- Exercise objective:
Reproduce word for word every line from the one containing "By looking at" through the last line of the entries, including that first line.

○ ○ ○ ○

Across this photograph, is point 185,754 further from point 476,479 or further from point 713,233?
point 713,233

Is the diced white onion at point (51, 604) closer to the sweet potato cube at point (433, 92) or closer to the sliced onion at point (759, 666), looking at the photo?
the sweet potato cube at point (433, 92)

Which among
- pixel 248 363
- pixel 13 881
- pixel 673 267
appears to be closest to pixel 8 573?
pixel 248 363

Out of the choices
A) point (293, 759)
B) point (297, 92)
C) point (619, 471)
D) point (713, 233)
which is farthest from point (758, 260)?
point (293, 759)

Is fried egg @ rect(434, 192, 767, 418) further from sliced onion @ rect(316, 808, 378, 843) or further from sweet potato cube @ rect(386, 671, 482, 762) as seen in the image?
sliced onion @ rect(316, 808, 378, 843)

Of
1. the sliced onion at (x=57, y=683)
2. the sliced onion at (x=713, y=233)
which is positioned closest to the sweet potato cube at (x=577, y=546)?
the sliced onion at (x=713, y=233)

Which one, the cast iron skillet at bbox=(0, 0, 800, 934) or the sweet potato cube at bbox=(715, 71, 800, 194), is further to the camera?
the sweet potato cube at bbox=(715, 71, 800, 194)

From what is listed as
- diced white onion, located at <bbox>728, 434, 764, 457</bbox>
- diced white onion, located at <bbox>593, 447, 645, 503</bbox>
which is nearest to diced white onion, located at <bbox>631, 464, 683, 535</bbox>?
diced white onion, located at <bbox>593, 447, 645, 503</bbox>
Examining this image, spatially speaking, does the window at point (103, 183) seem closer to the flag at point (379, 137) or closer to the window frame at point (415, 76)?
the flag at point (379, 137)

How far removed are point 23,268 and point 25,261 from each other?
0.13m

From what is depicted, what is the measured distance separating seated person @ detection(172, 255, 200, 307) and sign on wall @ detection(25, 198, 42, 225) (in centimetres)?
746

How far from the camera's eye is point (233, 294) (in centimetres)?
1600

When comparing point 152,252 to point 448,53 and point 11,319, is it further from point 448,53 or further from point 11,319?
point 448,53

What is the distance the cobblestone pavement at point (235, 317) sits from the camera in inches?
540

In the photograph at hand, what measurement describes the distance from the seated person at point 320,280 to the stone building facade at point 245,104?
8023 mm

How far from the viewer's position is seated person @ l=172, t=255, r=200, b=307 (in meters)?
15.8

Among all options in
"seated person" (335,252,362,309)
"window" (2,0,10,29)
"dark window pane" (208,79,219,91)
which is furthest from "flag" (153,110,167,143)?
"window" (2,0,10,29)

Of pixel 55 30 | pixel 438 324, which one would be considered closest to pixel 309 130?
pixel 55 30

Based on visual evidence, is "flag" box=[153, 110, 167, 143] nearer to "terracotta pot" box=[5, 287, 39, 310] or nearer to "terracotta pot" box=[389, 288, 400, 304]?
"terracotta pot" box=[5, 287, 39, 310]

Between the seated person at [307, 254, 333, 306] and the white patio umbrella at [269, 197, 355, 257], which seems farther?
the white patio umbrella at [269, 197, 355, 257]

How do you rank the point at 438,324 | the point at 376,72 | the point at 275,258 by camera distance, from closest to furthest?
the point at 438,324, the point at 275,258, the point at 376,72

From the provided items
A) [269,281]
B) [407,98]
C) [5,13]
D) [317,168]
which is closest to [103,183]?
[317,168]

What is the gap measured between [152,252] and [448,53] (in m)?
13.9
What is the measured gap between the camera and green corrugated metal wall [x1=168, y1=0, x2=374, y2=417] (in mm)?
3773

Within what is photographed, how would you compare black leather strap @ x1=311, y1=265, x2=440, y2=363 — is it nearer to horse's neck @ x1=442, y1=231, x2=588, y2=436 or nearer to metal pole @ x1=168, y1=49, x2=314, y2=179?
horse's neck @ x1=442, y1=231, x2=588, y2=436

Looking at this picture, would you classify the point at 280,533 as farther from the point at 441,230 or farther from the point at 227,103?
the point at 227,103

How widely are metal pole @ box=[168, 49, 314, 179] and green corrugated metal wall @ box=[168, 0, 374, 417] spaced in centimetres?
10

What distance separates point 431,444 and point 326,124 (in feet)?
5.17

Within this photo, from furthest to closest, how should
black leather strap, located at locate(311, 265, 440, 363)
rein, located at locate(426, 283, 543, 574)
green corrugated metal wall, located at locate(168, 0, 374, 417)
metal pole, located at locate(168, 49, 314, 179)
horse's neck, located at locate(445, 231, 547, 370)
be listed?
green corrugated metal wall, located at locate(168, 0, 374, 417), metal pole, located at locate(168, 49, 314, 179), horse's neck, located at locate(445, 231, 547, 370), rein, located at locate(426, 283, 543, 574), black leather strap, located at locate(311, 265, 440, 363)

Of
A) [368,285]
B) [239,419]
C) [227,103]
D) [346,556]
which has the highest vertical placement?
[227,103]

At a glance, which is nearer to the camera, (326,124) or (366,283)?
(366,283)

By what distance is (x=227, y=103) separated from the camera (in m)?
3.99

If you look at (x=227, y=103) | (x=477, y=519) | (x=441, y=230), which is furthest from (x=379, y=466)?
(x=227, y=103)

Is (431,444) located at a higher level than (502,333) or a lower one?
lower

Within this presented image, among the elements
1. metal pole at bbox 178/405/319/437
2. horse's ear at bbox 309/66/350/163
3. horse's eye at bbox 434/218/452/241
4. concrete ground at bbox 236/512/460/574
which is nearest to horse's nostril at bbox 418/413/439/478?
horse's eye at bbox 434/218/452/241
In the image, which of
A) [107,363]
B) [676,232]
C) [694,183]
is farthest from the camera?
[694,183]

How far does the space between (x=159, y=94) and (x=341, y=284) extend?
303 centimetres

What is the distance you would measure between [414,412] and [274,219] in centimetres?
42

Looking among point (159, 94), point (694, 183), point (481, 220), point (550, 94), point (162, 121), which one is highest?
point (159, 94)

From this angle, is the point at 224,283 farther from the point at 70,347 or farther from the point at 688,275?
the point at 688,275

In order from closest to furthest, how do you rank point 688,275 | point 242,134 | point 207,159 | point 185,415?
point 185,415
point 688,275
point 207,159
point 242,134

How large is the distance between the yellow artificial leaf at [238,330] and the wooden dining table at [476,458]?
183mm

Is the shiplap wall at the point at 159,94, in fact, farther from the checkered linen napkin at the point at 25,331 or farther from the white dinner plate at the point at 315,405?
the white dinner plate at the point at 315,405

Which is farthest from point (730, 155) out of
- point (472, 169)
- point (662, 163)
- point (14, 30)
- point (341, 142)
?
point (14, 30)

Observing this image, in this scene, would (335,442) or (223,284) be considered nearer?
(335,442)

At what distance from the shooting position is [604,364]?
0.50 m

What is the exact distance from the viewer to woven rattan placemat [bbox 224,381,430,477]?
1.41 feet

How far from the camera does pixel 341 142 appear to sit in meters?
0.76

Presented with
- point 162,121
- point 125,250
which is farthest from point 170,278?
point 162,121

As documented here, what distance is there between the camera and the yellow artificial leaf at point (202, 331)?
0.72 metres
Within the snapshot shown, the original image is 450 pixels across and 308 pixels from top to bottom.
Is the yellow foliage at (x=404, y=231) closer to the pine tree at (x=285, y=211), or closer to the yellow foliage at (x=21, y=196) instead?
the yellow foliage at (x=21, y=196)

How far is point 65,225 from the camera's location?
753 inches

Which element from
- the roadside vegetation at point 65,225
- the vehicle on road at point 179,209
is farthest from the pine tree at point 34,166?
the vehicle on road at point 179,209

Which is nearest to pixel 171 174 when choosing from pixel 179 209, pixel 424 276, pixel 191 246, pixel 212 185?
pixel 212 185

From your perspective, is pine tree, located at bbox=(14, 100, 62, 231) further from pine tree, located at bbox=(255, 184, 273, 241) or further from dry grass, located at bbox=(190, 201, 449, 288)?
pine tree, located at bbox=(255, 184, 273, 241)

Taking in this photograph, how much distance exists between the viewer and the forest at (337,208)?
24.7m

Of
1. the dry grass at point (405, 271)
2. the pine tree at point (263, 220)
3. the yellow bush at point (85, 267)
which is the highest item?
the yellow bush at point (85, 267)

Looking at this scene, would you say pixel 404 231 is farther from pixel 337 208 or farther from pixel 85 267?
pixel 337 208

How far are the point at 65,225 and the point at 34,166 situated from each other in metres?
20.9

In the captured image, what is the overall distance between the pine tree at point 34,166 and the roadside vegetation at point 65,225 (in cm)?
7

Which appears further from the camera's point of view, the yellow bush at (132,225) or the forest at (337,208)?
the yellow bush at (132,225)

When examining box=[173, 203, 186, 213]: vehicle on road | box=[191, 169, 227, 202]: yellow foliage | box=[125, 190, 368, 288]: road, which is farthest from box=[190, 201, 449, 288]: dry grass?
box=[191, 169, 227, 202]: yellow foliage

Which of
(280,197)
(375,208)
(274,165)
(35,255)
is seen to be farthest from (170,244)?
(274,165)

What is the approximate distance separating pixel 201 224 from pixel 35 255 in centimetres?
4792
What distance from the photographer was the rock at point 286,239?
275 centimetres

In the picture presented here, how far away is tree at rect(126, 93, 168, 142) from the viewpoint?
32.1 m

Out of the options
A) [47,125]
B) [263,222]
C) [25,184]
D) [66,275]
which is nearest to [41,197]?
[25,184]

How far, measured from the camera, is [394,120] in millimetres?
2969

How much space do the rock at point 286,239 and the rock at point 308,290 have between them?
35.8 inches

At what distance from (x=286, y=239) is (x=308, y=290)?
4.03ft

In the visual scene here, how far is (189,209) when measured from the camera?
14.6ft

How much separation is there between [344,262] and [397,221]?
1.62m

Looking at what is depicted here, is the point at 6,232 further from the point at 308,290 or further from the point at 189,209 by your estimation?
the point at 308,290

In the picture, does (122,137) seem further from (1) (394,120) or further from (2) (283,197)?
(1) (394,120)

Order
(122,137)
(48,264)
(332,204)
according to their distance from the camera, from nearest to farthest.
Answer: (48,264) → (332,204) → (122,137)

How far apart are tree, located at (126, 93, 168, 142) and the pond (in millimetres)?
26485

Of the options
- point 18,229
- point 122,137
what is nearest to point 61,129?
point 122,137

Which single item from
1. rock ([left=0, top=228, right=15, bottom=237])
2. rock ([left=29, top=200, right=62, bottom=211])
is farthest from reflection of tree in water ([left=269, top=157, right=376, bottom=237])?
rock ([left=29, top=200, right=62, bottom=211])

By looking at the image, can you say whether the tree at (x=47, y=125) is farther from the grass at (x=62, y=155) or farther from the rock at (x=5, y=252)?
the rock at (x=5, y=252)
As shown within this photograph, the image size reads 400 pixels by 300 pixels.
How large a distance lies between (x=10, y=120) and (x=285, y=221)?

○ ○ ○ ○

- Finished task:
By looking at the image, can you say whether the tree at (x=47, y=125) is farther from the grass at (x=62, y=155) or farther from the rock at (x=5, y=252)?
the rock at (x=5, y=252)
As shown within this photograph, the image size reads 400 pixels by 300 pixels.
How large a distance lies between (x=10, y=120) and (x=285, y=221)?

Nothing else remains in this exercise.